(Records of scene-based questions)
------------------------

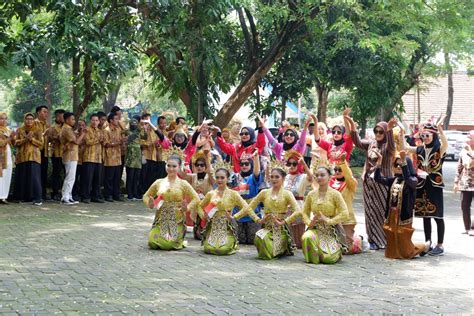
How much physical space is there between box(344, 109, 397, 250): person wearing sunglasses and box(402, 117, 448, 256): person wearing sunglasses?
0.33 m

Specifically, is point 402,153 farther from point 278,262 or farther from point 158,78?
point 158,78

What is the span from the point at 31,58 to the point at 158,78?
27.3 feet

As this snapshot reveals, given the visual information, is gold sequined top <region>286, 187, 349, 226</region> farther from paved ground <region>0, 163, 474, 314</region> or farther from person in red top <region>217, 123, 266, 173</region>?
person in red top <region>217, 123, 266, 173</region>

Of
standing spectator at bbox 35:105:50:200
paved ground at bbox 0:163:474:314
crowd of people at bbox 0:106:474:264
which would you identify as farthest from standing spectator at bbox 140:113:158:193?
paved ground at bbox 0:163:474:314

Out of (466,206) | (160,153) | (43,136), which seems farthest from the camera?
(160,153)

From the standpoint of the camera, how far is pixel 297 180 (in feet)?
37.9

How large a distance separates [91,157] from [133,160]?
1.12m

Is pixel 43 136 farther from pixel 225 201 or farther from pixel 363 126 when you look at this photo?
pixel 363 126

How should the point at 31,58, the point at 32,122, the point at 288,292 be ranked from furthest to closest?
the point at 32,122
the point at 31,58
the point at 288,292

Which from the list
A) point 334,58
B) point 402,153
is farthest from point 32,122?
point 334,58

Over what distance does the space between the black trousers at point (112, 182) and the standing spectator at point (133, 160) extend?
0.23 metres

------------------------

◆ **JOB**
Copy out every one of the lines above word for word, omitting the pictures.

◆ **THE RESPONSE**
How much physical space is there between box(344, 109, 397, 250): person wearing sunglasses and box(402, 117, 448, 256): person wearing sunglasses?
0.33 m

Specifically, is point 402,153 farther from point 278,262 or farther from point 158,78?
point 158,78

What is the span from the point at 31,58 to the point at 158,78?
27.3 feet

As this snapshot reveals, given the visual information, is gold sequined top <region>286, 187, 349, 226</region> farther from paved ground <region>0, 163, 474, 314</region> or farther from person in red top <region>217, 123, 266, 173</region>?
person in red top <region>217, 123, 266, 173</region>

Of
standing spectator at bbox 35:105:50:200
paved ground at bbox 0:163:474:314
crowd of people at bbox 0:106:474:264
which would you identify as farthest from standing spectator at bbox 140:113:158:193?
paved ground at bbox 0:163:474:314

Out of (466,206) | (160,153) | (43,136), which seems farthest from the camera?
(160,153)

From the standpoint of the camera, how far is pixel 297 180 (in feet)?
37.9

How large a distance separates [91,157] from [133,160]?
1.12m

Is pixel 43 136 farther from pixel 225 201 or farther from pixel 363 126 when you look at this photo?
pixel 363 126

How should the point at 31,58, the point at 32,122, the point at 288,292 be ranked from furthest to closest?
the point at 32,122
the point at 31,58
the point at 288,292

Which from the list
A) point 334,58
B) point 402,153
is farthest from point 32,122?
point 334,58

Over what distance does the space between the black trousers at point (112, 182) and the standing spectator at point (133, 160) extend?
0.23 metres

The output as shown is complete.